With two new cases of mad cow disease in Canada, questions of food safety in the U.S. are once again making headlines, and two new articles do nothing to squelch national fears. According to the New York Times, scientists have recently discovered that the proteins that cause mad cow disease may be present in more parts of the animal than previously thought. Until now, scientists believed that the mad cow prion only existed in the brain and spinal tissue and removing those parts was enough to protect the food supply. An In These Times article stresses the gaps that still remain in our current firewall against food safety. Though the current system prevents animal to animal feeding, it still allows calves to drink formula that contain blood protein. The article also questions whether the government testing system: Of the 36 million cattle slaughtered in 2004 and put into the human and animal food supply, only 176,468 were tested.
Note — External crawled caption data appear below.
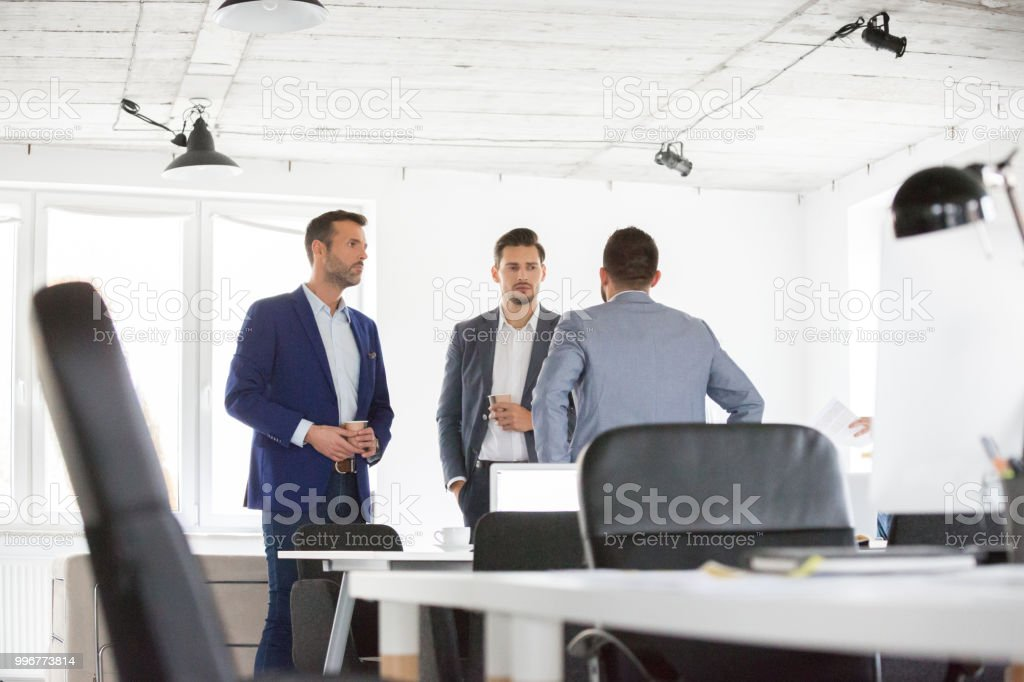 Corporate professionals discussing during coffee break Corporate professionals discussing during coffee break in office. Group of business associates talking during a break in office. Adult Stock Photo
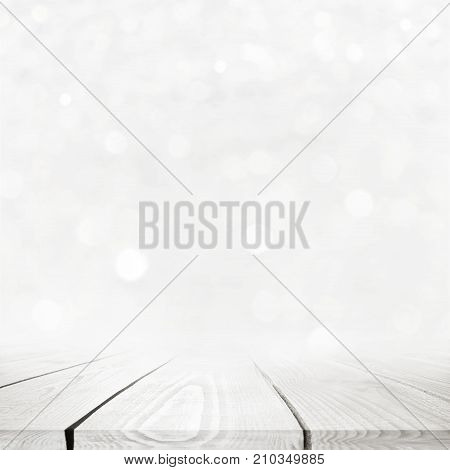 Close up white wood table over beautiful bokeh background. Christmas theme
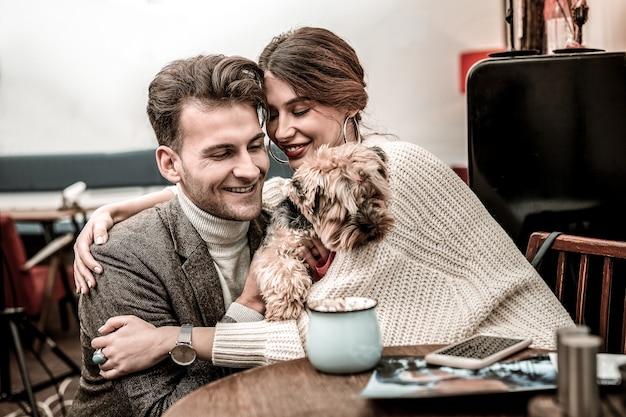O cachorro como parte da família. casal alegre abraçando seu novo animal de estimação
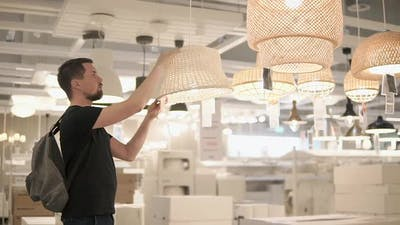 An Adult Male Who is in a Shopping Boutique is Considering Floor Lamps for Lamps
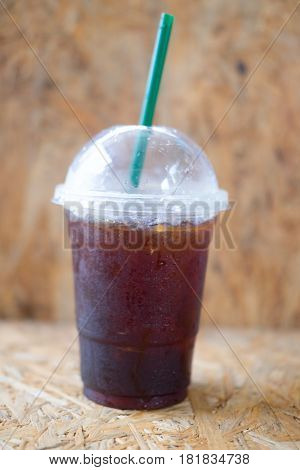 Plastic cup of iced black coffee americano on wood table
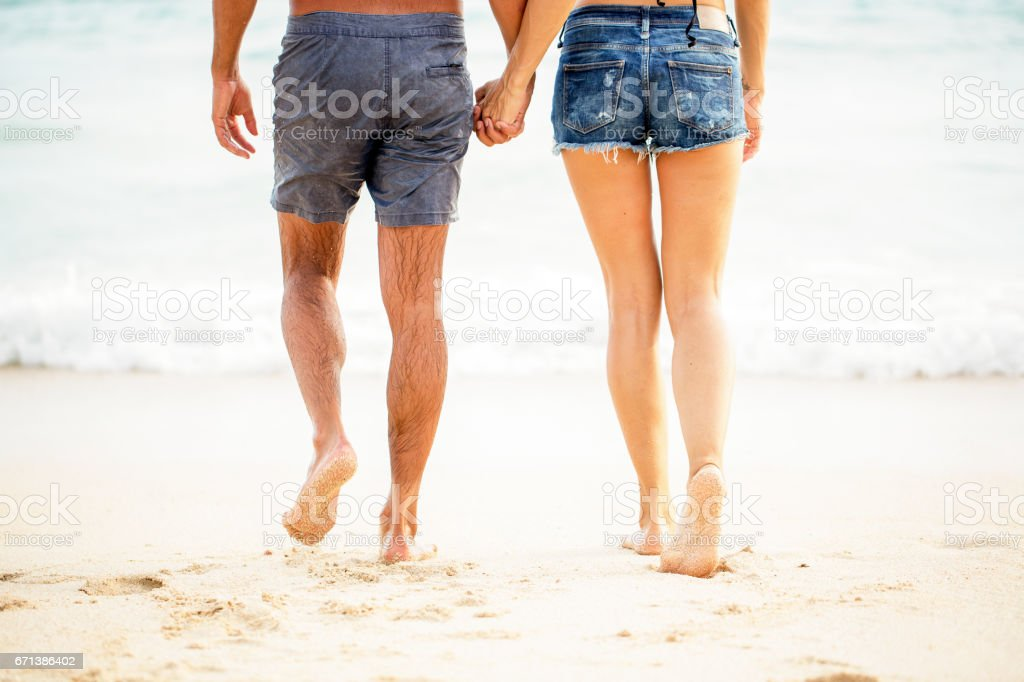 Legs of young couple walking on sand at seaside stock photo
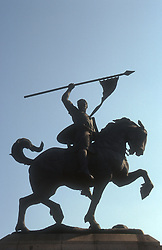 Statue of 'El Campeador' in Seville depicting man riding horse and waving spear,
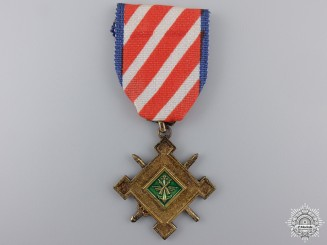 A Vietnamese Staff Service Medal; 2nd Class for NCO's and Enlisted Men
In at least three instances U.S. cattle have tested as possibly having mad cow disease on sophisticated “quick tests,” but further testing has led the U.S. Department of Agriculture (USDA) to announce the results to be negative. However, the government testing is secretive and suspect. No independent scientists or laboratories have reviewed or confirmed any of the suspected mad cows. Each time the USDA has announced a suspect cow the cattle futures market has been thrown into temporary turmoil, and the industry is pressuring the government to stop announcing suspect animals altogether. It was private mad cow testing that eventually revealed the presence of the disease in Germany. So it is not surprising that when the Kansas-based Creekstone Farms Premium Beef company reached an agreement with Japan to sell beef that the company had tested to the Japanese, the USDA, invoking a 1913 law, warned that mad cow testing by private U.S. firms is illegal. Creekstone hoped to save hundreds of company jobs by testing its cattle and reopening its market with Japan. Both articles point to a need for strong regulatory safeguards to protect our food supply from the threat of mad cow disease. Read OMB Watch analysis for more information.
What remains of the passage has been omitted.